Meskipun sejumlah komoditas mengalami kenaikan, pemerintah memastikan kondisi pasokan tetap aman dan terkendali.
Dinamika harga menjelang perayaan Natal, Tahun Baru, serta momentum 5 Rajab merupakan pola tahunan yang memengaruhi permintaan masyarakat.
Kebutuhan tambahan untuk program Makan Bergizi Gratis (MBG) juga turut meningkatkan permintaan di pasar.
“Ada kenaikan wajar karena bertepatan dengan perayaan Natal, Tahun Baru, serta momentum 5 Rajab yang meningkatkan kebutuhan masyarakat akan bahan pokok,” ungkap Kepala Dinas Perdagangan Provinsi Kalimantan Selatan, Ahmad Bagiawan, dilansir pada laman resmi MC Kalsel, Selasa (2/12/2025).
Ia menyebutkan sejumlah komoditas strategis yang masih stabil, antara lain telur ayam yang berada di kisaran Rp28.000–Rp30.000 per kilogram dan daging ayam ras yang stabil di sekitar Rp40.000 per kilogram.
“Alhamdulillah, stok telur dan ayam di Kalsel relatif aman dan tidak mengalami gangguan berarti,” jelasnya.
Sementara itu, beberapa komoditas seperti cabai dan bawang dilaporkan mengalami kenaikan harga dan bahkan menembus angka di atas Rp35.000 per kilogram.
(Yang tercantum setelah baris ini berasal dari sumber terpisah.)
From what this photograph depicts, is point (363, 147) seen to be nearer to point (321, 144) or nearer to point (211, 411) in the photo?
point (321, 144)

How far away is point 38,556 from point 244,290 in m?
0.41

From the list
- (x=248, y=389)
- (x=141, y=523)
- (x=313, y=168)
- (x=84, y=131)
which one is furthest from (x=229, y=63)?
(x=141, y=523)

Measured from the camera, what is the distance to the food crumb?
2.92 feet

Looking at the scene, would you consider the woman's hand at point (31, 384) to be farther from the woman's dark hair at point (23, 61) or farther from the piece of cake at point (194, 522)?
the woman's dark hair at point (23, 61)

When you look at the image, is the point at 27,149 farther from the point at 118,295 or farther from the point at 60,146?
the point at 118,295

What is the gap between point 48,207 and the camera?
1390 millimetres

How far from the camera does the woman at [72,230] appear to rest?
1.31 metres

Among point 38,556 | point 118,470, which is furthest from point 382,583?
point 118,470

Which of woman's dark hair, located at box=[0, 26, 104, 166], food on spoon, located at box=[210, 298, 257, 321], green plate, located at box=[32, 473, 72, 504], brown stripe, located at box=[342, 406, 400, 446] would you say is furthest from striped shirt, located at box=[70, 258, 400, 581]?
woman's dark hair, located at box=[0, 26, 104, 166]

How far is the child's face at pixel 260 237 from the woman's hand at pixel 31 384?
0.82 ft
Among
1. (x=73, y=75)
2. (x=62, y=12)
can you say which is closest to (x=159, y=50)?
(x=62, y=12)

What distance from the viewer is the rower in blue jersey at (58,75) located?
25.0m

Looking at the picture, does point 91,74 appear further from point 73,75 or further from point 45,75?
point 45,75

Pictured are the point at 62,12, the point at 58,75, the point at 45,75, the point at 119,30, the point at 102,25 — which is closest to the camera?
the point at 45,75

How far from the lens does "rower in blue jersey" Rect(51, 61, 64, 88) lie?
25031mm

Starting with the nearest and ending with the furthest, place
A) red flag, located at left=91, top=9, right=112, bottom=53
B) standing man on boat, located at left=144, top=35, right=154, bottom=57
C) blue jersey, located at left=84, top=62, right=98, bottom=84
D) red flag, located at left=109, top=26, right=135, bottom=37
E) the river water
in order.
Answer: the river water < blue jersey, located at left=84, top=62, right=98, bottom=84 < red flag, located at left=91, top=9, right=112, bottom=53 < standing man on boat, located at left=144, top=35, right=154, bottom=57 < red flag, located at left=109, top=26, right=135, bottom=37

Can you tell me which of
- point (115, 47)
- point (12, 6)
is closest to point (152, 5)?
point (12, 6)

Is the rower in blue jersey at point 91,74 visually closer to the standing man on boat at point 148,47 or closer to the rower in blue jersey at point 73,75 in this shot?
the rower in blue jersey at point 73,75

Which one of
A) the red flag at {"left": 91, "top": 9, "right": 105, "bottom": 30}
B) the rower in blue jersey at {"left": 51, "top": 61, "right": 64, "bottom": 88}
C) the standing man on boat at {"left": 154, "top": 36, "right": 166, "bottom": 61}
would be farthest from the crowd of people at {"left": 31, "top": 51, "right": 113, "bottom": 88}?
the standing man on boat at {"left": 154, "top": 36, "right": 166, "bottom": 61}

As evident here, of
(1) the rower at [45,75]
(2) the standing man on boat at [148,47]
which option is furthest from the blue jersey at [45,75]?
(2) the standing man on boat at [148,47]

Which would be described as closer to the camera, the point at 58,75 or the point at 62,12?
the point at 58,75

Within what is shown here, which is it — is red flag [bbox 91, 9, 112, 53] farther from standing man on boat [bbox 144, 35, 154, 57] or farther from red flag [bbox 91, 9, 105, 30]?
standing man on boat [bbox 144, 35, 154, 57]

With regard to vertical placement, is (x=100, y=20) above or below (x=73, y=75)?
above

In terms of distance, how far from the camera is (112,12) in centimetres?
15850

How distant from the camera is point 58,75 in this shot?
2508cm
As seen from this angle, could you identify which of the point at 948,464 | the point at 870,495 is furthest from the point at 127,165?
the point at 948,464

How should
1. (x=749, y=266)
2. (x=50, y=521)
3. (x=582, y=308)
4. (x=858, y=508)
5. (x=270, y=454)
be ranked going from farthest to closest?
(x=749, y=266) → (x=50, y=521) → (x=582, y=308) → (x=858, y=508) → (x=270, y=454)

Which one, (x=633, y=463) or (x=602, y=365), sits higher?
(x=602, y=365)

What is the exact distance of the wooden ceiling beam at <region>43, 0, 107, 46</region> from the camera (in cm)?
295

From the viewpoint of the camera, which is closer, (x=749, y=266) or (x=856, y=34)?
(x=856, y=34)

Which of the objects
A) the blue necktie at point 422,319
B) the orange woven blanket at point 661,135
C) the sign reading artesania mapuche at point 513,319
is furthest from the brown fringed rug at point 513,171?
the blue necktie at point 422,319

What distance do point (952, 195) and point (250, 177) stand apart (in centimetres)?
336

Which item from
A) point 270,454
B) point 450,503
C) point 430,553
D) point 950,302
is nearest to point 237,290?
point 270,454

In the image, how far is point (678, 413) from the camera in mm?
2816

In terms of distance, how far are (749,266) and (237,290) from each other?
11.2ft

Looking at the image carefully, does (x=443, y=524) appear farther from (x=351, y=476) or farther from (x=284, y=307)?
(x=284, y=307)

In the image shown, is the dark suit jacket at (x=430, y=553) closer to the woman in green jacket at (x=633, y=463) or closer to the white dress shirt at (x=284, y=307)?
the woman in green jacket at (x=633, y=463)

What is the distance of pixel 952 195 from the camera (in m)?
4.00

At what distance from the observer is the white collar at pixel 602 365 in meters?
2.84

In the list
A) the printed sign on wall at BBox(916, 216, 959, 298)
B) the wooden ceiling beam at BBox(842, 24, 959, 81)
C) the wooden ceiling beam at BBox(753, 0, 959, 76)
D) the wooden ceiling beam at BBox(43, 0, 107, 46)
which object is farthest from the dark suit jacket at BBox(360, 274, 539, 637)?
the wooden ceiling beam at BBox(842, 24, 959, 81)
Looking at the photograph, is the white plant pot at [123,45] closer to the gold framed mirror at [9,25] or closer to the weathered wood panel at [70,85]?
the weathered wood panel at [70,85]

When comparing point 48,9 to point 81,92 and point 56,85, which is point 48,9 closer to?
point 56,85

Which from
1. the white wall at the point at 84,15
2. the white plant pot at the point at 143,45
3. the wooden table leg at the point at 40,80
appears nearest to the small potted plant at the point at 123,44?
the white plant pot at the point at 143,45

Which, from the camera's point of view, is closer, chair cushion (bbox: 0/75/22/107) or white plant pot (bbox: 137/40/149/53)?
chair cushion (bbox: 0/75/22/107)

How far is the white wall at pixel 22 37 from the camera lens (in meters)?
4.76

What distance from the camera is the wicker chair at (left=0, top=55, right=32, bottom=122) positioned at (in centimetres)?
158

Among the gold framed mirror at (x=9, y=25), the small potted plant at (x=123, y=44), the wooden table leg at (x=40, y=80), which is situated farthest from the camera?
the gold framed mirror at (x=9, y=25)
Kenaikan tersebut dinilai sebagai konsekuensi dari meningkatnya konsumsi pada periode puncak permintaan.
Dinas Perdagangan Kalsel mengimbau masyarakat tetap tenang dan berbelanja secara bijak.
“Kami berharap masyarakat tidak panik dan tidak melakukan pembelian secara berlebihan. Belanjalah sesuai kebutuhan agar tidak menimbulkan kekosongan stok di pasaran,” pesan Bagiawan.
Sebagai langkah stabilisasi tambahan, pemerintah provinsi terus menggelar pasar murah di berbagai daerah.
“Hari ini pasar murah berlangsung di Tanjung. Kegiatan terakhir akan diadakan pada tanggal 16 di Idham Khalid, sekaligus dirangkai dengan kegiatan bersama Badan Kepegawaian Daerah,” jelasnya.
Dengan rangkaian upaya tersebut, Pemerintah Provinsi Kalimantan Selatan optimistis harga dan pasokan bahan pokok tetap terjaga hingga memasuki awal tahun 2026.